** begin **

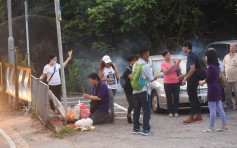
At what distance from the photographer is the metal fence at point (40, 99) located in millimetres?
10537

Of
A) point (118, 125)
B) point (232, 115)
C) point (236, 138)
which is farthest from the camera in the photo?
point (232, 115)

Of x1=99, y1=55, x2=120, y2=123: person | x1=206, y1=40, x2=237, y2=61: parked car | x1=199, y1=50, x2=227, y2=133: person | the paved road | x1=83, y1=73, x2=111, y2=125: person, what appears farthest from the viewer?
x1=206, y1=40, x2=237, y2=61: parked car

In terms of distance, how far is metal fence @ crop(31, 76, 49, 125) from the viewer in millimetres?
10537

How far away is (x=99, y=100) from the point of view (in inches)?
409

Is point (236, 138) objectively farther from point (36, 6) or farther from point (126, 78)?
point (36, 6)

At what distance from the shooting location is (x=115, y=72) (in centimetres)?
1108

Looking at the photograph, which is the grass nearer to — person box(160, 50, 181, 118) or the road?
the road

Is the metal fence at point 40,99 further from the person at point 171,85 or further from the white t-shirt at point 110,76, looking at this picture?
the person at point 171,85

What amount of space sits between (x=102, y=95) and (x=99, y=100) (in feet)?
0.78

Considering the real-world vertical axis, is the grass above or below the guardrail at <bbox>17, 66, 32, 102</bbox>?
below

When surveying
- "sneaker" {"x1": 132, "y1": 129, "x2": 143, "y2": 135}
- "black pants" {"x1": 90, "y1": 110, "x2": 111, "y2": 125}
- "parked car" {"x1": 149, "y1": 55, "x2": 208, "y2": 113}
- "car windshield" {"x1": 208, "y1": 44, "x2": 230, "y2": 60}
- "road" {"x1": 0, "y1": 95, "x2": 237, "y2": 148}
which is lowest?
"road" {"x1": 0, "y1": 95, "x2": 237, "y2": 148}

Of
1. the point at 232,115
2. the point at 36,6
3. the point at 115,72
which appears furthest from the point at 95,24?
Answer: the point at 232,115

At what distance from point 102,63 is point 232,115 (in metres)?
3.70

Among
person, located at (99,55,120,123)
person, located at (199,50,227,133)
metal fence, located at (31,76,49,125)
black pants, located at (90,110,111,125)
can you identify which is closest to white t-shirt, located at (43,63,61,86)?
metal fence, located at (31,76,49,125)
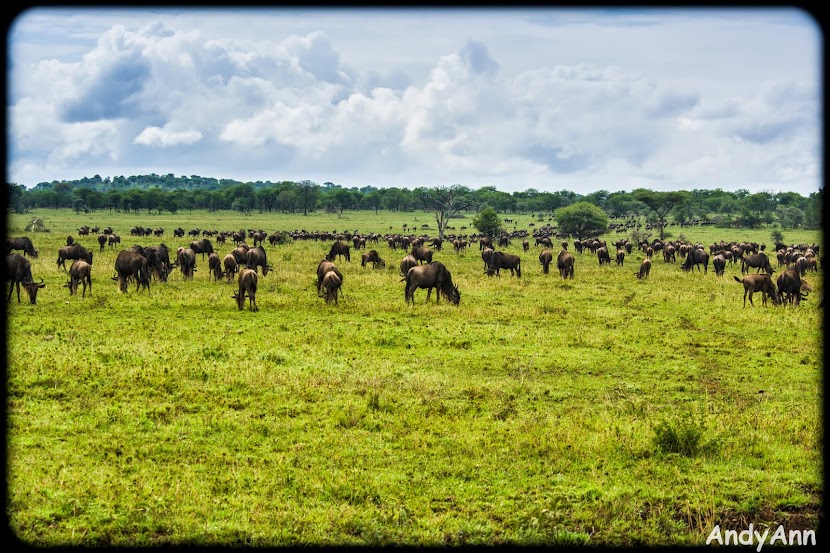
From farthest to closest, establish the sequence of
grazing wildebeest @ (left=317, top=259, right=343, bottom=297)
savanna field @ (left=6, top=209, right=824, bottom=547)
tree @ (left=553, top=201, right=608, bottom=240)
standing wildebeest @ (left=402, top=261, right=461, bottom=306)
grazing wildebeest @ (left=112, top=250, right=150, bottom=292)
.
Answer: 1. tree @ (left=553, top=201, right=608, bottom=240)
2. grazing wildebeest @ (left=112, top=250, right=150, bottom=292)
3. grazing wildebeest @ (left=317, top=259, right=343, bottom=297)
4. standing wildebeest @ (left=402, top=261, right=461, bottom=306)
5. savanna field @ (left=6, top=209, right=824, bottom=547)

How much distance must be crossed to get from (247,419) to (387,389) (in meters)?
2.97

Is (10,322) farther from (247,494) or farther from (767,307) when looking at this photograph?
(767,307)

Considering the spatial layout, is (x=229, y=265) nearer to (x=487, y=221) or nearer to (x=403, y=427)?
(x=403, y=427)

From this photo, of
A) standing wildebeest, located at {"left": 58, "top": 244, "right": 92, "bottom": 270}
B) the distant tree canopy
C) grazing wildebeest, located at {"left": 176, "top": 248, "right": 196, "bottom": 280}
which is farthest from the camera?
the distant tree canopy

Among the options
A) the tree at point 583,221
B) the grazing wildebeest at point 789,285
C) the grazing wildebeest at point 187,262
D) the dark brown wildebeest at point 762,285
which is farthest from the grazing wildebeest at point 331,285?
the tree at point 583,221

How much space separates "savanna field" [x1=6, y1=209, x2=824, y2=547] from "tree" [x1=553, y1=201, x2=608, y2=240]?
200ft

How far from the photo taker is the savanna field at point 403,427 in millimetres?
7445

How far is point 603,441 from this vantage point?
32.6ft

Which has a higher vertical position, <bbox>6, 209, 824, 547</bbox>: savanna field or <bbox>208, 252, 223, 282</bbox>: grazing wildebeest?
<bbox>208, 252, 223, 282</bbox>: grazing wildebeest

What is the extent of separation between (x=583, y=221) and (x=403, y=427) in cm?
7463

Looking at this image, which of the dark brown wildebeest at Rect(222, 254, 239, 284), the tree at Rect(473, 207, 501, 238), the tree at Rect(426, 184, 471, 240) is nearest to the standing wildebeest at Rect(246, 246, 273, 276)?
the dark brown wildebeest at Rect(222, 254, 239, 284)

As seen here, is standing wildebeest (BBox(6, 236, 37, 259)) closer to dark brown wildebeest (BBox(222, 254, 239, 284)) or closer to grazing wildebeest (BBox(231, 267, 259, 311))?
dark brown wildebeest (BBox(222, 254, 239, 284))

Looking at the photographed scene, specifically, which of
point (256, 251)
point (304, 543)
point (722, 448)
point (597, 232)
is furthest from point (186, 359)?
point (597, 232)

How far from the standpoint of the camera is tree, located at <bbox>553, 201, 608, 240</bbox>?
81.3 metres
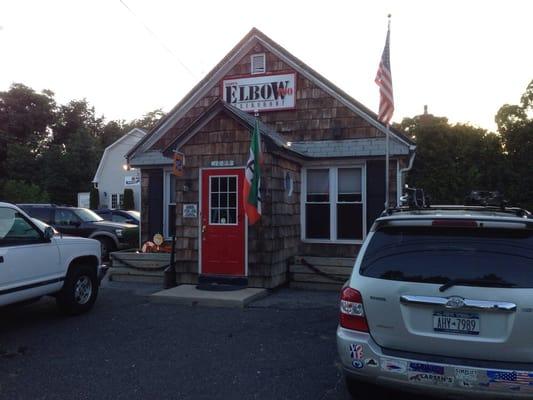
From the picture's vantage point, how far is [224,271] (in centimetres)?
953

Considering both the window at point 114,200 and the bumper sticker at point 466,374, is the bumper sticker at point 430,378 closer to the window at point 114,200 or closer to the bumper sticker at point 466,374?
the bumper sticker at point 466,374

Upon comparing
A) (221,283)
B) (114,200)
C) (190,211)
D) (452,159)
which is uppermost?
(452,159)

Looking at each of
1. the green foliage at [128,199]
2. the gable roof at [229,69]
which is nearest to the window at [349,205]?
the gable roof at [229,69]

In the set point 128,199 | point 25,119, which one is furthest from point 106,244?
point 25,119

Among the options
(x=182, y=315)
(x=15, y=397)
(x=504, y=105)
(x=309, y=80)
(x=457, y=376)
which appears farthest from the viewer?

** end **

**Work to be completed**: Write out every line of the material above word for word, leaving out the pictures.

**The result**:
At what distance from the photographer is the metal fence at point (40, 99) located in millimetres?
10537

Of
A) point (118, 125)
B) point (232, 115)
C) point (236, 138)
which is farthest from the camera in the photo?
point (232, 115)

Of x1=99, y1=55, x2=120, y2=123: person | x1=206, y1=40, x2=237, y2=61: parked car | x1=199, y1=50, x2=227, y2=133: person | the paved road | x1=83, y1=73, x2=111, y2=125: person, what appears farthest from the viewer?
x1=206, y1=40, x2=237, y2=61: parked car

In terms of distance, how far is metal fence @ crop(31, 76, 49, 125) from the viewer in millimetres?
10537

How far away is (x=99, y=100) from the point of view (in inches)?
409

Is point (236, 138) objectively farther from point (36, 6) or farther from point (126, 78)?
point (36, 6)

At what distance from the shooting location is (x=115, y=72) (in centimetres)?
1108

Looking at the photograph, which is the grass nearer to — person box(160, 50, 181, 118) or the road?
the road

Is the metal fence at point 40,99 further from the person at point 171,85 or further from the white t-shirt at point 110,76, looking at this picture?
the person at point 171,85

What amount of space sits between (x=102, y=95) and (x=99, y=100) (in feet)?
0.78

Considering the real-world vertical axis, is the grass above or below the guardrail at <bbox>17, 66, 32, 102</bbox>?
below

When surveying
- "sneaker" {"x1": 132, "y1": 129, "x2": 143, "y2": 135}
- "black pants" {"x1": 90, "y1": 110, "x2": 111, "y2": 125}
- "parked car" {"x1": 149, "y1": 55, "x2": 208, "y2": 113}
- "car windshield" {"x1": 208, "y1": 44, "x2": 230, "y2": 60}
- "road" {"x1": 0, "y1": 95, "x2": 237, "y2": 148}
which is lowest?
"road" {"x1": 0, "y1": 95, "x2": 237, "y2": 148}

Of
1. the point at 232,115
2. the point at 36,6
3. the point at 115,72
which appears furthest from the point at 95,24?
Answer: the point at 232,115

At what distance from point 102,63 is point 232,115 (in metres)?
3.70

Among
person, located at (99,55,120,123)
person, located at (199,50,227,133)
metal fence, located at (31,76,49,125)
black pants, located at (90,110,111,125)
can you identify which is closest to white t-shirt, located at (43,63,61,86)?
metal fence, located at (31,76,49,125)
From farthest to closest, establish the sequence of
grazing wildebeest @ (left=317, top=259, right=343, bottom=297)
savanna field @ (left=6, top=209, right=824, bottom=547)
tree @ (left=553, top=201, right=608, bottom=240)
standing wildebeest @ (left=402, top=261, right=461, bottom=306)
grazing wildebeest @ (left=112, top=250, right=150, bottom=292)
.
Answer: 1. tree @ (left=553, top=201, right=608, bottom=240)
2. grazing wildebeest @ (left=112, top=250, right=150, bottom=292)
3. grazing wildebeest @ (left=317, top=259, right=343, bottom=297)
4. standing wildebeest @ (left=402, top=261, right=461, bottom=306)
5. savanna field @ (left=6, top=209, right=824, bottom=547)

How much distance must be crossed to get from (247,419) to (387,389) (in meters)?
2.97

Is (10,322) farther from (247,494) or farther from (767,307) when looking at this photograph?
(767,307)

Considering the spatial layout, is (x=229, y=265) nearer to (x=487, y=221) or nearer to (x=403, y=427)?
(x=403, y=427)

From this photo, of
A) standing wildebeest, located at {"left": 58, "top": 244, "right": 92, "bottom": 270}
B) the distant tree canopy
C) grazing wildebeest, located at {"left": 176, "top": 248, "right": 196, "bottom": 280}
which is farthest from the camera?
the distant tree canopy

Among the options
A) the tree at point 583,221
B) the grazing wildebeest at point 789,285
C) the grazing wildebeest at point 187,262
D) the dark brown wildebeest at point 762,285
which is farthest from the grazing wildebeest at point 331,285?
the tree at point 583,221

How much space separates "savanna field" [x1=6, y1=209, x2=824, y2=547] from "tree" [x1=553, y1=201, x2=608, y2=240]?
200ft

How far from the photo taker is the savanna field at point 403,427 in millimetres?
7445

How far is point 603,441 from this vantage point?
32.6ft

Which has a higher vertical position, <bbox>6, 209, 824, 547</bbox>: savanna field or <bbox>208, 252, 223, 282</bbox>: grazing wildebeest?
<bbox>208, 252, 223, 282</bbox>: grazing wildebeest

What is the extent of separation between (x=583, y=221) and (x=403, y=427) in cm?
7463

Looking at this image, which of the dark brown wildebeest at Rect(222, 254, 239, 284), the tree at Rect(473, 207, 501, 238), the tree at Rect(426, 184, 471, 240) is nearest to the standing wildebeest at Rect(246, 246, 273, 276)?
the dark brown wildebeest at Rect(222, 254, 239, 284)

As seen here, is standing wildebeest (BBox(6, 236, 37, 259)) closer to dark brown wildebeest (BBox(222, 254, 239, 284)) or closer to grazing wildebeest (BBox(231, 267, 259, 311))?
dark brown wildebeest (BBox(222, 254, 239, 284))

Looking at the photographed scene, specifically, which of
point (256, 251)
point (304, 543)
point (722, 448)
point (597, 232)
is furthest from point (186, 359)?
point (597, 232)

How far from the standpoint of the camera is tree, located at <bbox>553, 201, 608, 240</bbox>?
81.3 metres
From the picture's vantage point, how far is [224,271] (in centimetres)?
953

Considering both the window at point 114,200 and the bumper sticker at point 466,374, is the bumper sticker at point 430,378 closer to the window at point 114,200 or closer to the bumper sticker at point 466,374?
the bumper sticker at point 466,374

Upon comparing
A) (221,283)
B) (114,200)
C) (190,211)
D) (452,159)
which is uppermost?
(452,159)

Looking at each of
1. the green foliage at [128,199]
2. the gable roof at [229,69]
which is nearest to the window at [349,205]?
the gable roof at [229,69]

In the set point 128,199 | point 25,119, which one is furthest from point 106,244?
point 25,119

Among the options
(x=182, y=315)
(x=15, y=397)
(x=504, y=105)
(x=309, y=80)
(x=457, y=376)
which appears farthest from the viewer?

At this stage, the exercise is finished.